Controlar la inflación sin que se frene demasiado el crecimiento económico y sin perder la extraordinaria imagen que tenía Lula como defensor de los sectores más desposeídos de la población. Ese es el gran reto de Dilma Rousseff y de todos los que integran el área económica de su Gobierno. La presencia de Palocci en el Gabinete era una garantía de que esa línea económica iba a seguir adelante, pero su ausencia tampoco compromete ese objetivo.
La presidenta parece haber diseñado un plan que llevan adelante tanto el
gobernador del Banco Central, Alexandre Tombini, como el ministro de Hacienda,
Guido Mantega.

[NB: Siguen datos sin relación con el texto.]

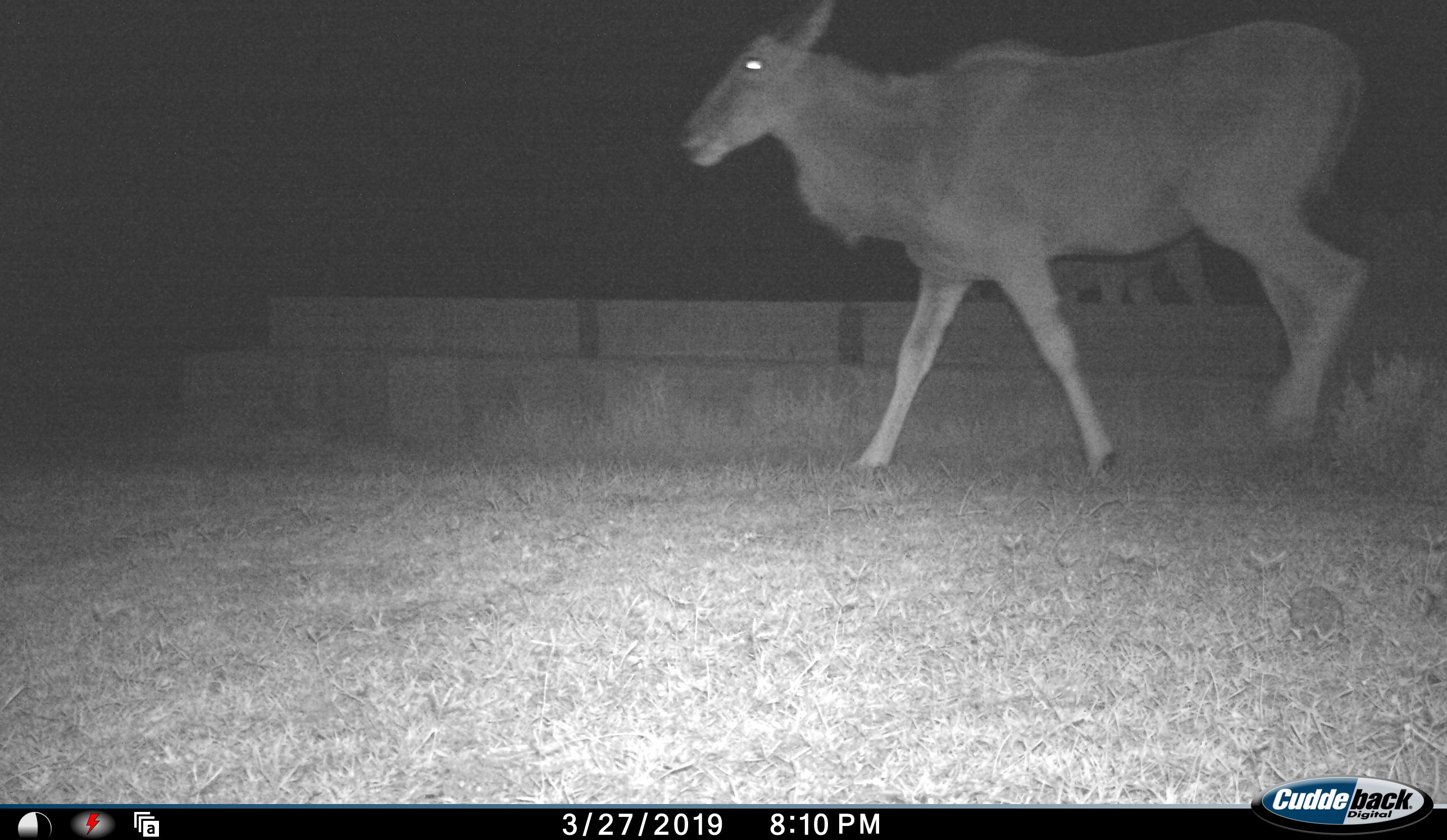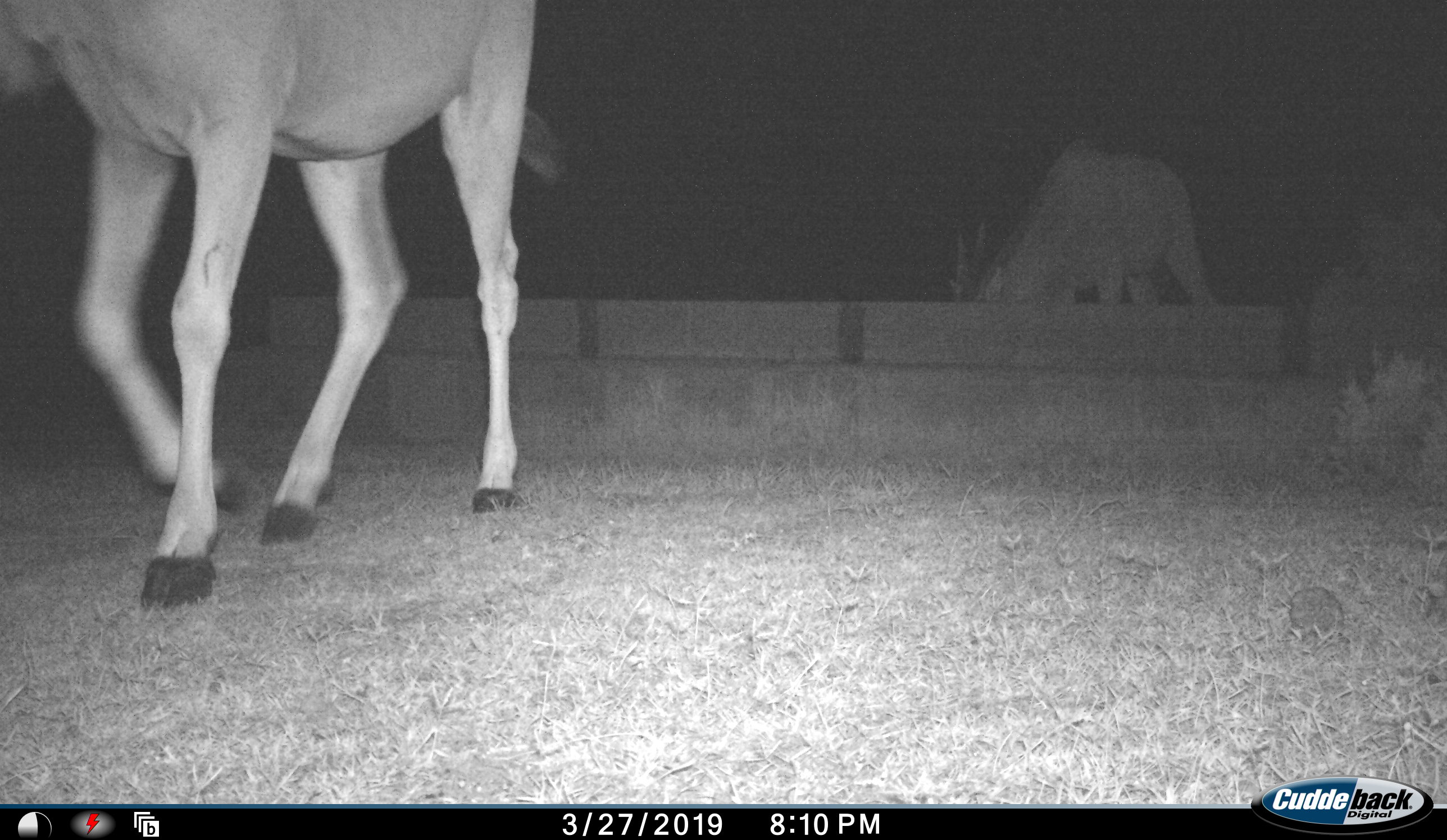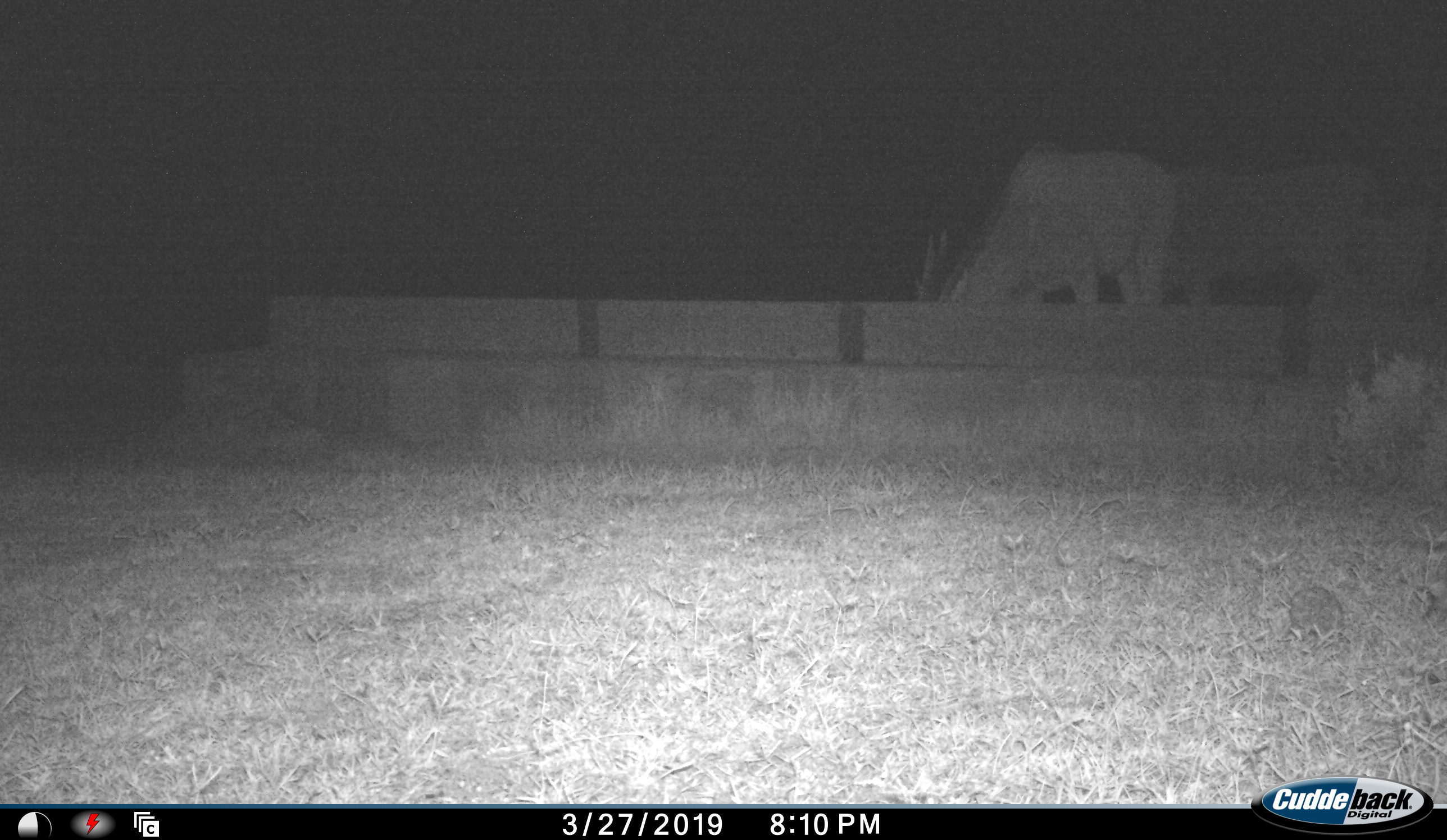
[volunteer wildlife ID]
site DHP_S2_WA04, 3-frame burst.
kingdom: Animalia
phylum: Chordata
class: Mammalia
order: Artiodactyla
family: Bovidae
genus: Tragelaphus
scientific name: Tragelaphus oryx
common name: eland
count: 3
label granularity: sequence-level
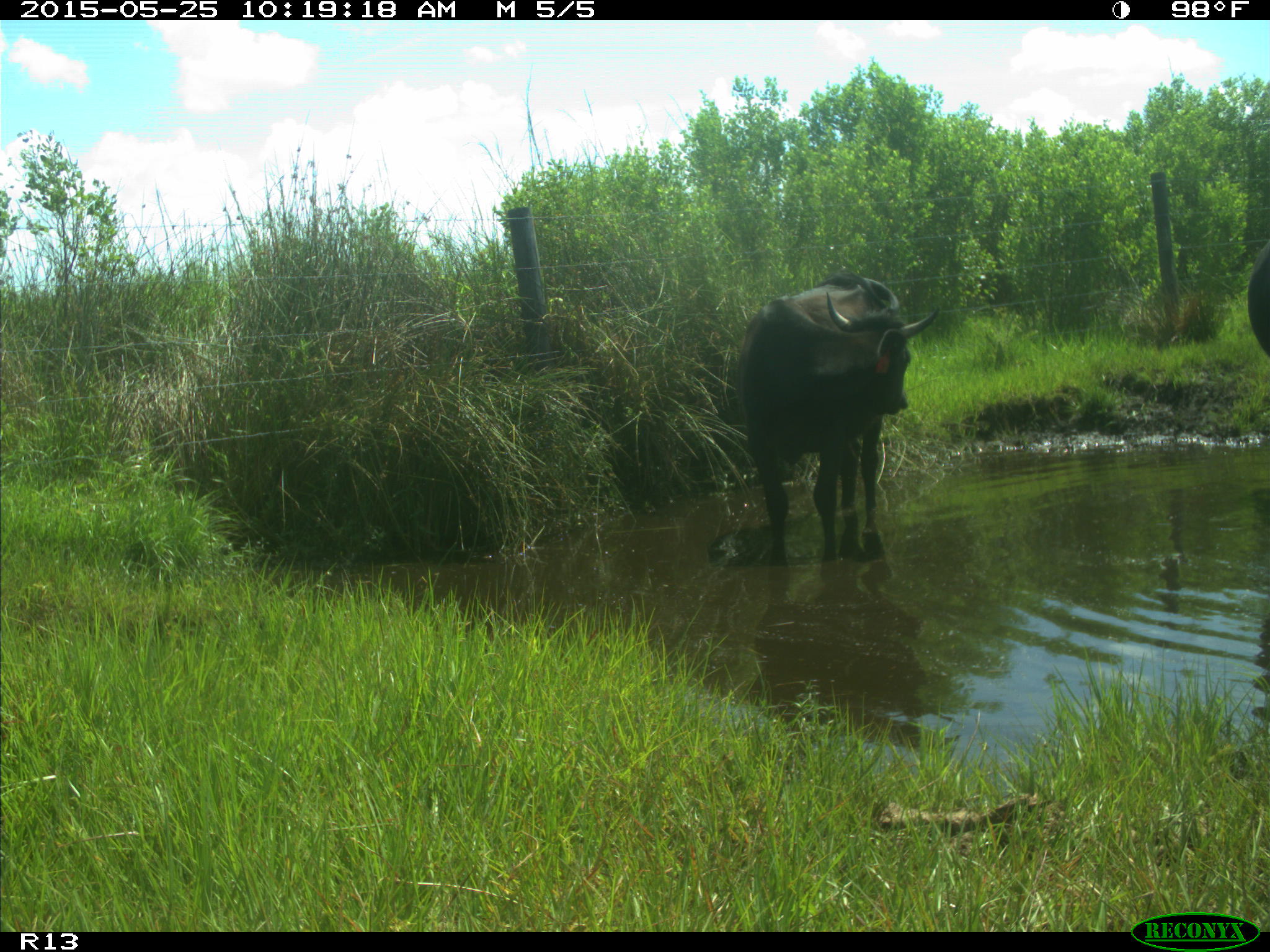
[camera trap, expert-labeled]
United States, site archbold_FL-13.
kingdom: Animalia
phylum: Chordata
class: Mammalia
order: Artiodactyla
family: Bovidae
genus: Bos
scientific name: Bos taurus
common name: domestic cow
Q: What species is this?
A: Bos taurus (domestic cow).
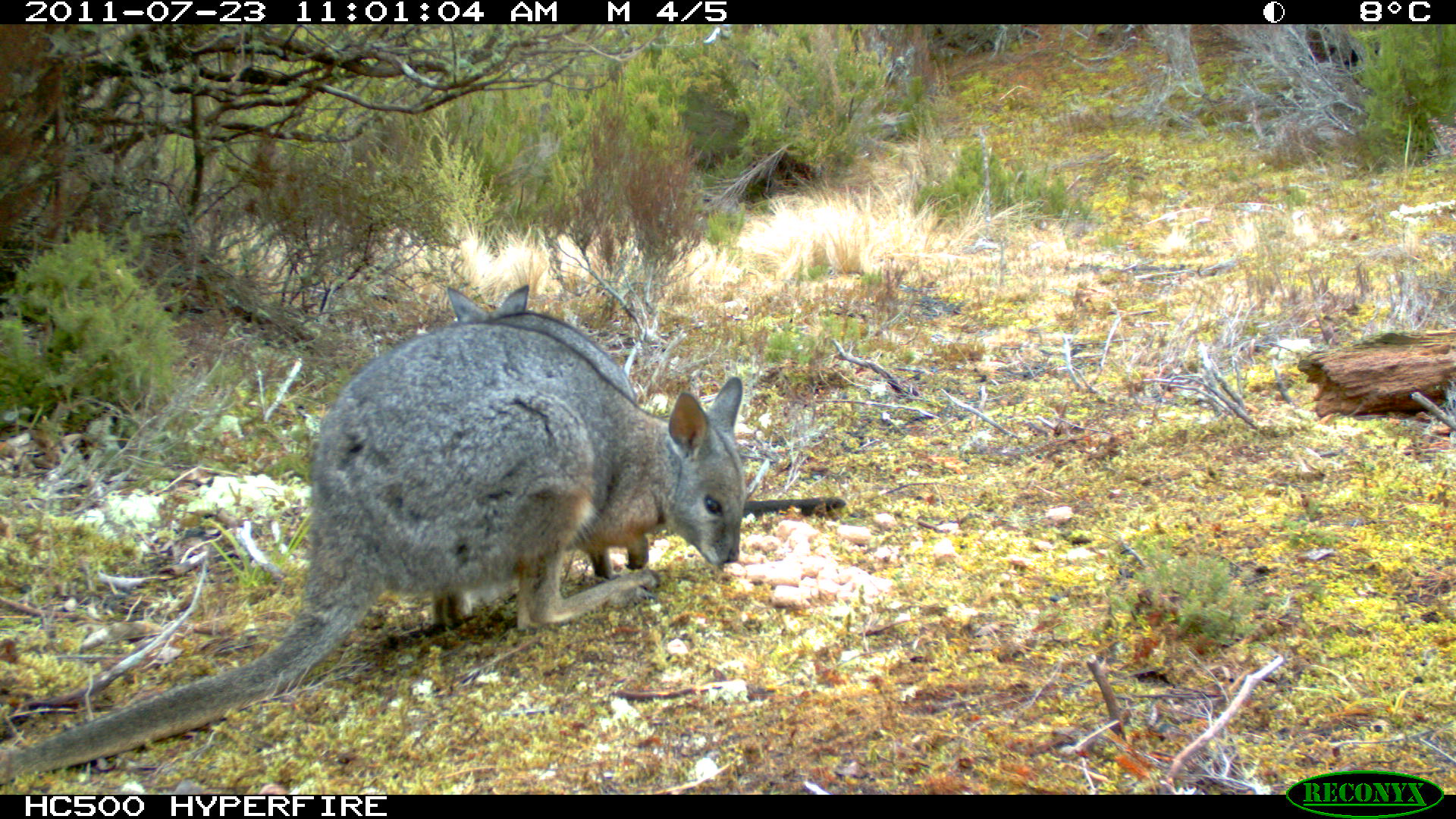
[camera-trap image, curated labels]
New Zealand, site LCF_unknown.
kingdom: Animalia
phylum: Chordata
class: Mammalia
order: Diprotodontia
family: Macropodidae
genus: Notamacropus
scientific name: Notamacropus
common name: wallaby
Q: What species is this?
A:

El primero ha subido las tasas de interés tres veces en lo que va
de año y se cree que hoy podría volver a hacerlo, hasta el 12,5%. El segundo ha
puesto en marcha una serie de medidas que se denominan macroprudenciales y que
intentan frenar el fortalecimiento del real, un gran peligro para la pujante
industria brasileña, y moderar el flujo de capitales, que no dejan de entrar. De
hecho, ya se aprobó un nuevo impuesto para inversiones a corto plazo. La idea es
mantener el crecimiento en un 5,5% para 2011 y un 4,3% para 2012. Pero nada de
todo eso servirá de algo si Dilma no logra mantener la esperanza de la mayoría
de la población en que su suerte va a seguir mejorando y no les convence de que
la herencia de Lula está en pleno desarrollo.
La inflación se sitúa todavía por encima de las previsiones para 2011: un
6,5% frente al 4,5%. Es cierto que los últimos datos muestran una bajada, pero
muchos analistas estiman que se debe solo al precio de los combustibles. Por
eso, muchos siguen insistiendo en la necesidad de recortar sustancialmente el
gasto público. Ahí surge el primer gran problema político para Rousseff, porque
en Brasil, pese a su extraordinaria transformación, una parte de la población
vive todavía bajo los niveles de la pobreza absoluta, el sistema educativo es de
mala calidad, al igual que las prestaciones sanitarias, y se necesita un
importante programa de infraestructuras, no solo por los Juegos Olímpicos, sino
porque son imprescindibles para su desarrollo.
Los recortes se llevarán a cabo, prometen, pero sin afectar a la línea social
heredada de Lula. Quizás por eso, antes que nada, Dilma lanzó hace una semana el
nuevo Plan Brasil sin Miseria, que pretende sacar de la pobreza extrema a otros
16 millones de brasileños, sobre todo en el campo. "Los pobres no deben correr
detrás del Estado. Es el Estado el que les va a encontrar", aseguró. El programa
correrá paralelo con un proyecto para masificar las enseñanzas técnicas en las
ciudades. Estabilidad, crecimiento controlado, democracia e inclusión social.
Ese es el modelo brasileño que América Latina contempla embelesado.